D’abord, le calendrier.

  • A partir du 3 septembre, l’opposition tentera de faire adopter une extension de l’article 50 en cas d’échec des négociations avec l’Europe ;
  • 22-25 septembre : conférence du Labour ;
  • 29 septembre-2 octobre : conférence du parti conservateur ;
  • 14 octobre : reprise des travaux du parlement avec le Queen’s speech, le discours de politique générale de Boris Johnson ;
  • 17 octobre : sommet européen, dernière possibilité d’un accord avec l’Union européenne ;
  • 21-22 octobre : votes sur le Queen’s speech ;
  • 22-31 octobre : votes sur un éventuel accord obtenu par Boris Johnson ;
  • 31 octobre : sortie de l’Union européenne, avec ou sans accord.

Pour Boris Johnson, la seule préoccupation consiste à gagner les élections générales. Il hystérise donc la question du Brexit sur lequel il compte bien capitaliser. Pour lui, la sortie sans accord constituerait la meilleure option. Face à une opinion publique lassée par la dramaturgie du Brexit, il se présente comme le défenseur du « pays réel » face au « pays légal », du peuple contre les élites, rejouant le scénario qui a permis la victoire de la sortie au référendum de juin 2016. On pourra toujours s’étonner qu’un cartel de personnalités issues de l’élite etonienne se pose en défenseur de la classe ouvrière…

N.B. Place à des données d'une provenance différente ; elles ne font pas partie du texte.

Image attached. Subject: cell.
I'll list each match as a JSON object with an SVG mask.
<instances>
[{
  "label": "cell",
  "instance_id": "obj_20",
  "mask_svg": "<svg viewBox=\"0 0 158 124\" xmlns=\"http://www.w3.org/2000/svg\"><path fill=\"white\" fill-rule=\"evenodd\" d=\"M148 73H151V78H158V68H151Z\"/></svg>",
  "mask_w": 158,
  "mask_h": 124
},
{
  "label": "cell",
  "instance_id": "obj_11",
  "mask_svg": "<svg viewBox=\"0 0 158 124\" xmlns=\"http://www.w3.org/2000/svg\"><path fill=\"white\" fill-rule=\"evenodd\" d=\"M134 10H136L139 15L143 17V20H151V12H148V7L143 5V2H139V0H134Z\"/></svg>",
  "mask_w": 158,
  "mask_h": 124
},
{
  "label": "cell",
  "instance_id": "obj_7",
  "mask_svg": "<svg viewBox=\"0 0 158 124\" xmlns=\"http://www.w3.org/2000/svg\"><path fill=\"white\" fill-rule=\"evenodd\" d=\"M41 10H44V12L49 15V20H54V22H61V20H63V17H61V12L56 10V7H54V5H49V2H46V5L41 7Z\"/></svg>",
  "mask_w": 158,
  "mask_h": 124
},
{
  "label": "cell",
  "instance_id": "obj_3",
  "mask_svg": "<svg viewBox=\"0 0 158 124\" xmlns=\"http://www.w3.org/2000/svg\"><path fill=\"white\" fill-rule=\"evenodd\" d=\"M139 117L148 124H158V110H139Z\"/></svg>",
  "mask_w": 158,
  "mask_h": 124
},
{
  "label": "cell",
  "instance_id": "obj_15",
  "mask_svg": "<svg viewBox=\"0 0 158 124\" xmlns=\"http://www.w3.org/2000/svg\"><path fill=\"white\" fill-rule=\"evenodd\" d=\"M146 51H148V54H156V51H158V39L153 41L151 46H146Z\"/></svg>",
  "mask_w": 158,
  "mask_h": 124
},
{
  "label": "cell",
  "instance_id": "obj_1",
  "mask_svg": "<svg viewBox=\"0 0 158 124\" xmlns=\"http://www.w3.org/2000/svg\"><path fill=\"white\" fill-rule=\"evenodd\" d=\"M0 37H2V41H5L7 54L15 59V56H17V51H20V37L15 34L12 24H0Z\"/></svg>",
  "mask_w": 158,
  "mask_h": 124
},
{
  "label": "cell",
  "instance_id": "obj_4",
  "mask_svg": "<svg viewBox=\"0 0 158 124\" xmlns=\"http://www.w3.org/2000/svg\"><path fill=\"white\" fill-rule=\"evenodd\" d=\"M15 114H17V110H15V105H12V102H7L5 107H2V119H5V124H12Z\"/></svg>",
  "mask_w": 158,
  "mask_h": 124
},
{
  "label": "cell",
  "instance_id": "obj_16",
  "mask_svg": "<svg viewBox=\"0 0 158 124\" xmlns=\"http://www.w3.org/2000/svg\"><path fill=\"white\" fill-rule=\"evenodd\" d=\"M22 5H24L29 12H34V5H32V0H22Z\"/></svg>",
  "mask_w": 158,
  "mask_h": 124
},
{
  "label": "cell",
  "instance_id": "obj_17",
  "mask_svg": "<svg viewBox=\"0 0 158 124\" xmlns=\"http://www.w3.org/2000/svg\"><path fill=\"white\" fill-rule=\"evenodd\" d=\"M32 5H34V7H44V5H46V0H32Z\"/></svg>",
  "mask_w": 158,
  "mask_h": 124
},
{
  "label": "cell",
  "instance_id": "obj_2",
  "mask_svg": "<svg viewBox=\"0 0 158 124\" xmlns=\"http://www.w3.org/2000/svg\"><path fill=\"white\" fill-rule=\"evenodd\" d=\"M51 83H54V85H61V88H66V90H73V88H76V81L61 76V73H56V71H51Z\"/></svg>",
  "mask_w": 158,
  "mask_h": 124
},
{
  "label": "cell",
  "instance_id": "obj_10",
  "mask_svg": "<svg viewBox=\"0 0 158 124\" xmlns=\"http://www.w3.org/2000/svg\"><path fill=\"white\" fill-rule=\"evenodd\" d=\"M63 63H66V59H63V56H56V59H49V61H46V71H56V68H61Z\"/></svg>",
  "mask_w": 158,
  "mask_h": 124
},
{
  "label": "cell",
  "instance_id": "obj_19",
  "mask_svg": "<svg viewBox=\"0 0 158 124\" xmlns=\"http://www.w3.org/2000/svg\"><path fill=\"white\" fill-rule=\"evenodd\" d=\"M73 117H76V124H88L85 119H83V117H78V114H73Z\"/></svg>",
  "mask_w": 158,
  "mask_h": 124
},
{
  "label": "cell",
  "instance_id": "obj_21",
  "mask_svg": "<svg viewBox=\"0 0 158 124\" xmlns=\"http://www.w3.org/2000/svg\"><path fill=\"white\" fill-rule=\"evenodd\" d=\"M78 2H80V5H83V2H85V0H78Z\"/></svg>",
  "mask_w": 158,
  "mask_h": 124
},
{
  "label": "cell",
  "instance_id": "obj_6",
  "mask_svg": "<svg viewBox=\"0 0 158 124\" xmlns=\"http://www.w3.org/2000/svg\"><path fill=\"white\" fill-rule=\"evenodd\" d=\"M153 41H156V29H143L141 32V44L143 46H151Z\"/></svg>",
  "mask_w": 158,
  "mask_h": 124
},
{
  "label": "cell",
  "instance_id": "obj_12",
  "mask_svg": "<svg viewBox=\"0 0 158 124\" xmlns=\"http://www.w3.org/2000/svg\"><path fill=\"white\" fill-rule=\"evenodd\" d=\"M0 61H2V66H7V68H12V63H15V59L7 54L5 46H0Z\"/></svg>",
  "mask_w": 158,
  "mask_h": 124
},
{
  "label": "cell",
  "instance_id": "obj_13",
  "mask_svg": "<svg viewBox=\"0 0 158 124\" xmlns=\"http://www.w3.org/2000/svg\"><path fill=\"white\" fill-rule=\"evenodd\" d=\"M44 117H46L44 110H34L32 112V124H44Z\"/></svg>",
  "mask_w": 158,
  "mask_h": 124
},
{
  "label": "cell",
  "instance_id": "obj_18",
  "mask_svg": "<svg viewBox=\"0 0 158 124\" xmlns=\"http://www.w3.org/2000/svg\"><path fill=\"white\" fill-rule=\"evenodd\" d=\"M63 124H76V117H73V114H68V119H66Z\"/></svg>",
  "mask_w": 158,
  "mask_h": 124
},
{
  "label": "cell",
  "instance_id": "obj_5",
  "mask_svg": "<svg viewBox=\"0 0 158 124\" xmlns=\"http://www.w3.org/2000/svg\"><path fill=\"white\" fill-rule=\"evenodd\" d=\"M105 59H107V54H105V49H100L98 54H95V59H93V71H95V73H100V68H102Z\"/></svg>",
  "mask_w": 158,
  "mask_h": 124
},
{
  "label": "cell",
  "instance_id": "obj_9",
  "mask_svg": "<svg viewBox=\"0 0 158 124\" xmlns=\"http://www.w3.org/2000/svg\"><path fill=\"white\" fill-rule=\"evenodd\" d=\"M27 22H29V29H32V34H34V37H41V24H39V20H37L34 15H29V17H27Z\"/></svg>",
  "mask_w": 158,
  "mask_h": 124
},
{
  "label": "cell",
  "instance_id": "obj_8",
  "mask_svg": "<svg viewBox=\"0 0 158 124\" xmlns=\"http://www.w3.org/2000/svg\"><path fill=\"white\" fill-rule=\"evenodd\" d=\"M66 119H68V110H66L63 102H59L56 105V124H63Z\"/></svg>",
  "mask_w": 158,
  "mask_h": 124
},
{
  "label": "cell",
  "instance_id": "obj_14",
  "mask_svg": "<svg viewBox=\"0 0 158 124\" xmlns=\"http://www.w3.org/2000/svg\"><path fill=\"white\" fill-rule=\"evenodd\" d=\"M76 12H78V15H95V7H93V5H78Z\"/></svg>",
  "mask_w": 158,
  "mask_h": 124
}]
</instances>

S’il ne dispose pas d’une majorité à la Chambre, il sait que les partisans du maintien sont incapables de s’unir et de gagner les élections ensemble. S’il gagne « sa » sortie, il pourrait alors convoquer de nouvelles élections générales. L’état actuel de l’opinion britannique lui permet d’espérer les emporter haut la main.